Видение пошевелилось. Его очертания словно были нарисованы фосфором на черной грифельной доске. Между этими тончайшими нитями (некоторые из них были значительно тоньше человеческого волоса) я различал какую-то туманную массу фиолетового оттенка, которая, заполняя пустые пространства, восстанавливала контуры человеческого тела и давала общий абрис индивидуума.

– Что такое я вижу? – воскликнул я в ужасе.

Светящиеся нити, составлявшие нижнюю часть лица моего фосфорического призрака, стали ритмично сокращаться и расширяться. Нити шеи и горла тоже немедленно проявили свою деятельность, а в мозгу, слева от лба, появилась особенно ярко светящаяся точка. Это повышенное светоизлучение передалось из ярко вспыхнувшей области мозга по всей сети нитей. Мерцающий огонек пробежал по ним, как пробегает колеблющееся пламя по тлеющим углям под неожиданным порывом ветра.

Нагнувшись ко мне, привидение заговорило:

– Вы видите, Лебри? Вы видите? Неужели же это правда?

– Да, – отвечал я, узнав голос доктора Прозопа. – Я вижу даже сквозь закрытые веки и плотные ткани повязки. Я вижу совершенно невообразимое зрелище!

– Вы в этом уверены? Скажите же мне, скажите же мне скорее, что вы различаете?

Я рассказал ему. К моему удивлению (если я вообще мог еще чему-нибудь удивляться) сетчатый светящийся человек неожиданно проделал несколько пластических телодвижений и поворотов. Всякий другой на его месте бросился бы на колени и стал бы благодарить бога, но Прозоп, довольный судьбой, выражал свою радость, танцуя танго.

– Ради бога, объясните мне! – взмолился я.

– Сейчас, сейчас! Подождите минутку. Я должен сообщить остальным.

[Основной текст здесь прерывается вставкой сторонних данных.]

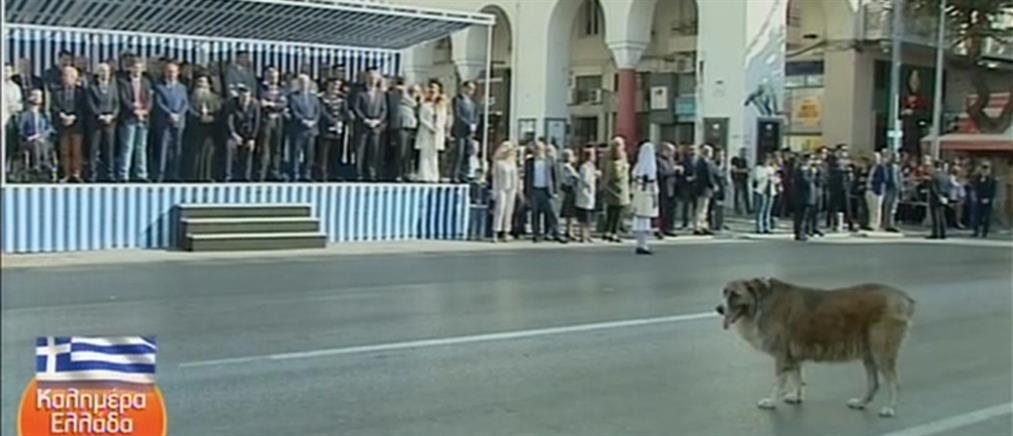 Ο σκύλος που έκλεψε την παράσταση στη μαθητική παρέλαση της Θεσσαλονίκης (βίντεο)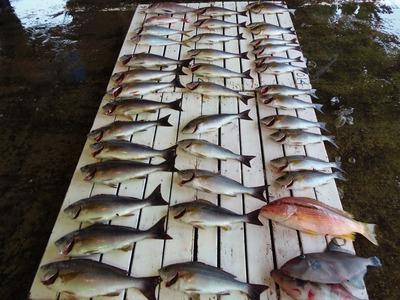 沢山のお魚.jpg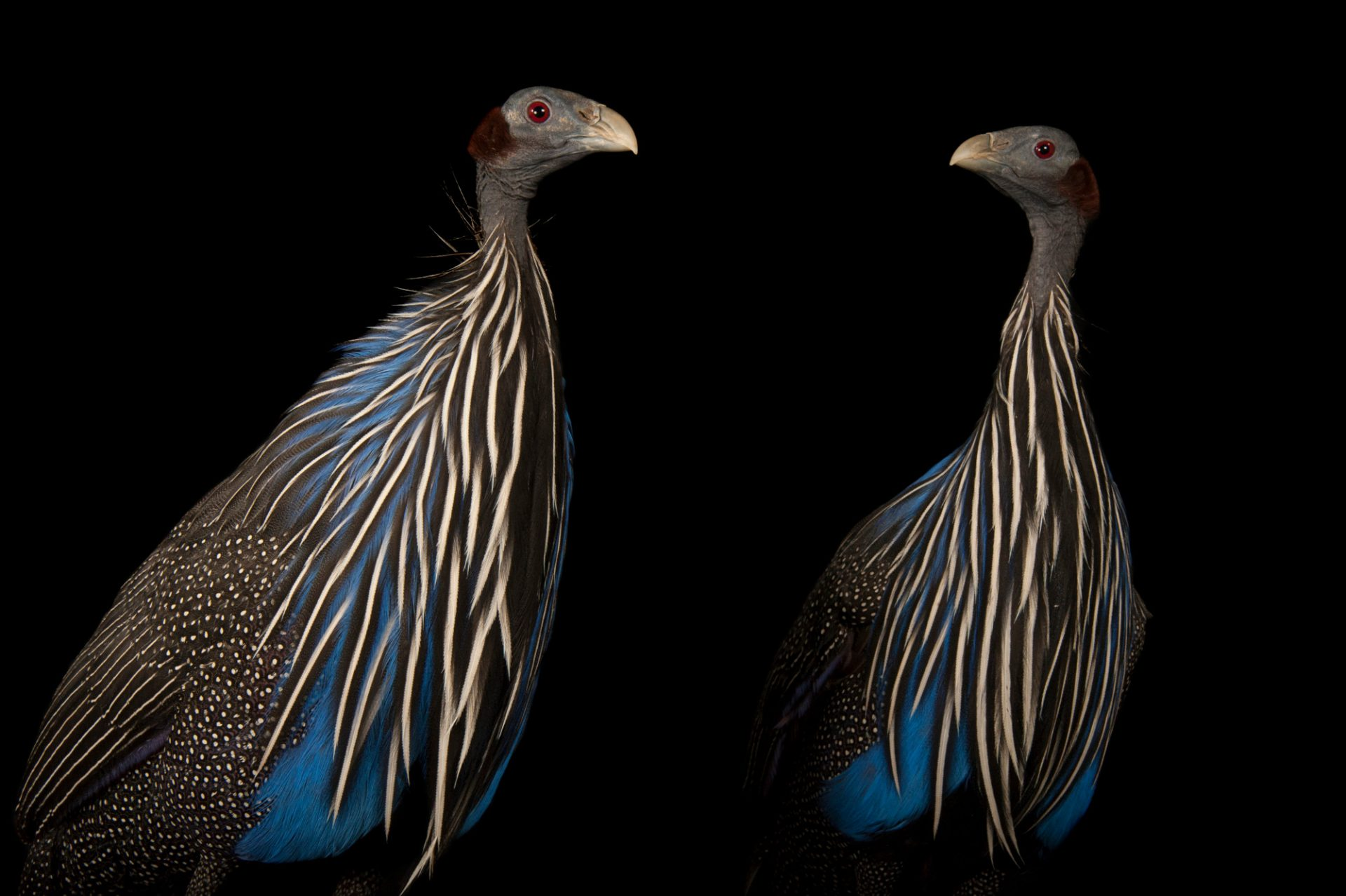 Photo: A pair of Vulturine guineafowl, Acryllium vulturinum.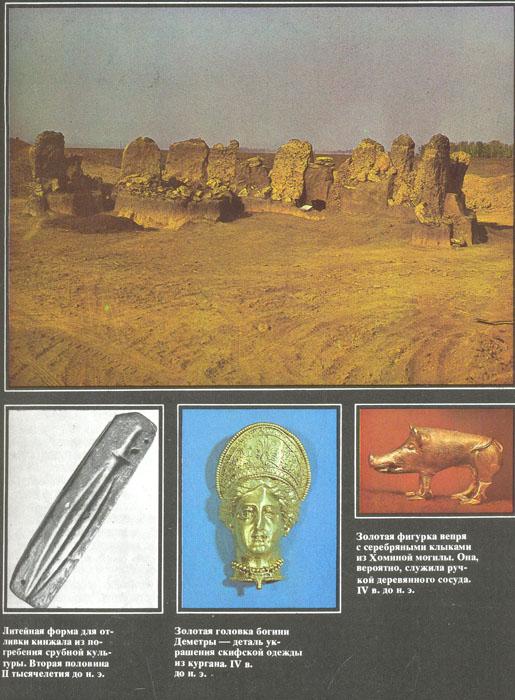 Наука и человечество. 1980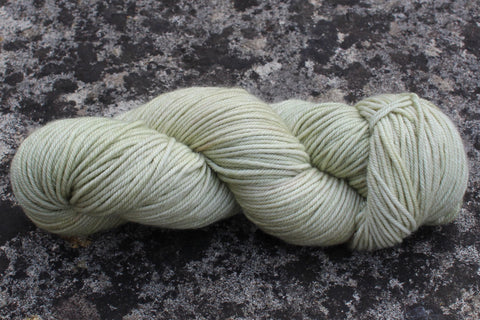 SweetGeorgia Yarns Trinity Worsted
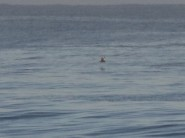 Brown Skua way out to sea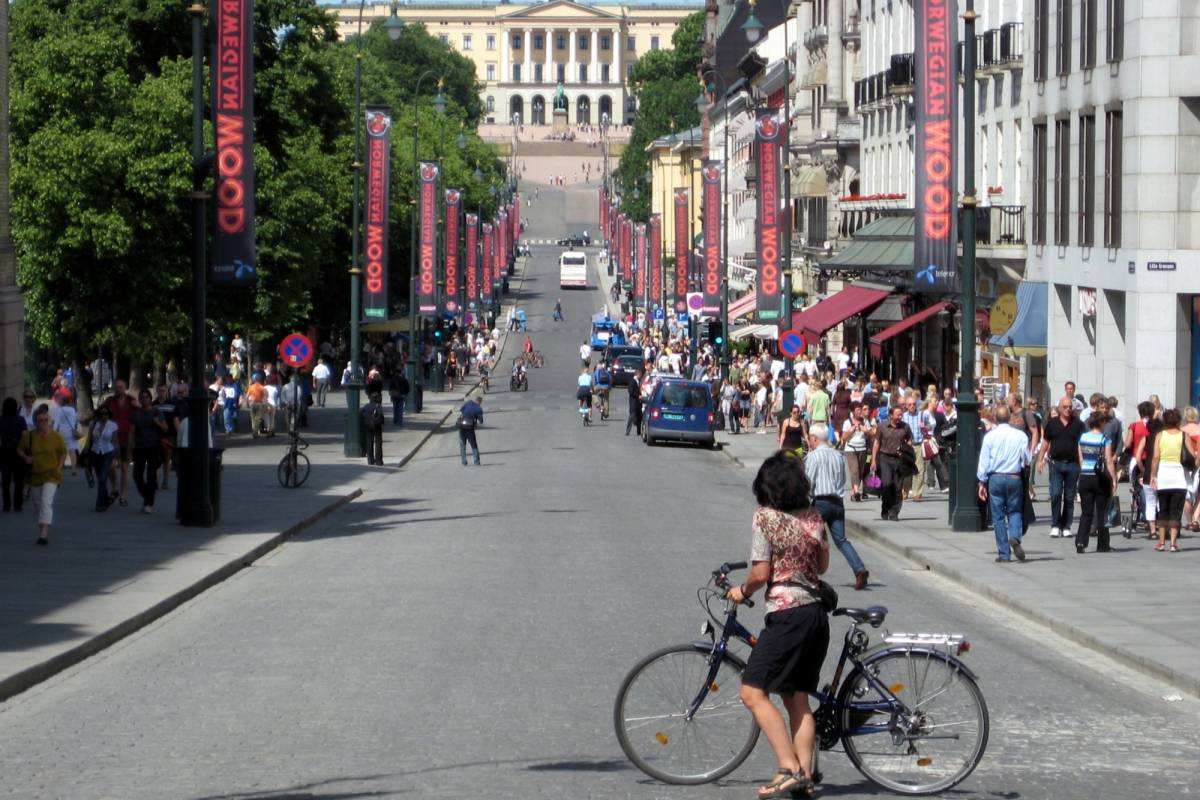 viking biking Oslo Highlights Bike Tour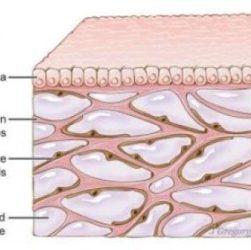 Scoperto un nuovo organo del corpo: l'interstizio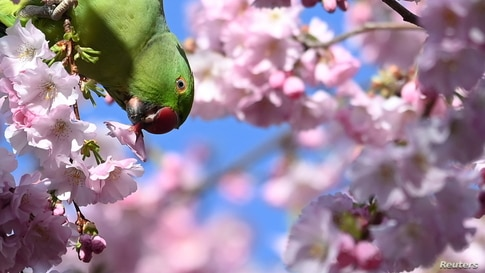 A parakeet eats a cherry blossom in St. James's Park, London, Britain, March 19, 2021.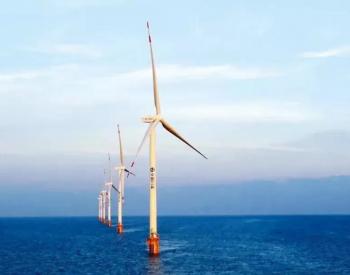 优先推动风能、太阳能就地就近开发利用!中共中央、国务院要求积极发展非化石能源!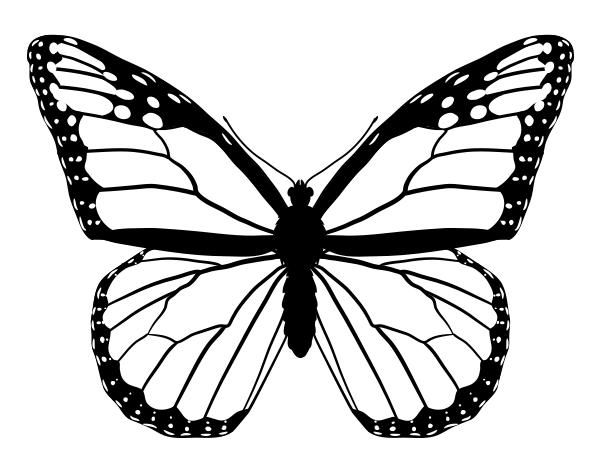 Line Art Of Butterfly : Butterfly line drawing clipart best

Я увидел, как фантастическая фигура Прозопа вдруг резко уменьшилась; он круто повернулся. Я слышал, как хлопнула дверь, затем весь его облик изменился под влиянием изменившейся перспективы (я слышал, как он спускался по лестнице). Тут только я понял, что он удаляется от меня через бесчисленное множество туманных плоскостей и разных пространств с более или менее ясно различимыми контурами, причем пространства эти были как бы наполнены дымом… Весь этот чуждый, спутанный мир казался мне перерезанным массой геометрических прямых линий; местами полупрозрачным, но все-таки пропускающим свет, и был усеян неисчислимым количеством световых дисков. В момент, наступивший непосредственно после моего чудесного превращения, все эти смутные восприятия казались мне лишь смутно ощутимым хаосом. За этими неясными, неосознанными впечатлениями (окрашенными в различные оттенки лилового цвета) царила черная как чернила ночь, страшная ночь, всюду сопутствующая каждому слепому.

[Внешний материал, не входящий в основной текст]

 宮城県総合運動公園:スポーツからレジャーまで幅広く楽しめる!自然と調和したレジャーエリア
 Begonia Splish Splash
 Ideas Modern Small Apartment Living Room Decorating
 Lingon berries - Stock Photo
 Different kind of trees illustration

Но тут, впервые взглянув на собственное тело, я убедился в том, что я и представляю собой такое же чудовище, как то, которое только что меня покинуло.

Четыре формы – четыре аппарата, четыре существа, состоящие из светящихся разветвлений – быстро приблизились к моему изголовью. Одно из этих существ было горбатым, даже сморщенным, согбенным. Я различал у них на животе едва уловимые очертания часов и металлических цепочек и еще какие-то маленькие круглые тени: это, по всей вероятности, были пуговицы или монеты. Прозопа я сейчас же узнал благодаря его исключительному росту и очень обширному черепу.

Они сняли с моих глаз покрывавшую их повязку, и я приоткрыл веки, но ничто не изменилось в моих ощущениях. Вы легко можете себе представить, что у меня возникла мысль о радиографии. Но вместе с тем я отчетливо понимал, что, если бы я был снабжен радиографическими глазами, я должен был бы видеть скелет людей, а никак не их нервную систему…

Когда мы снова остались одни, Прозоп дал мне те разъяснения, которых я так от него ждал.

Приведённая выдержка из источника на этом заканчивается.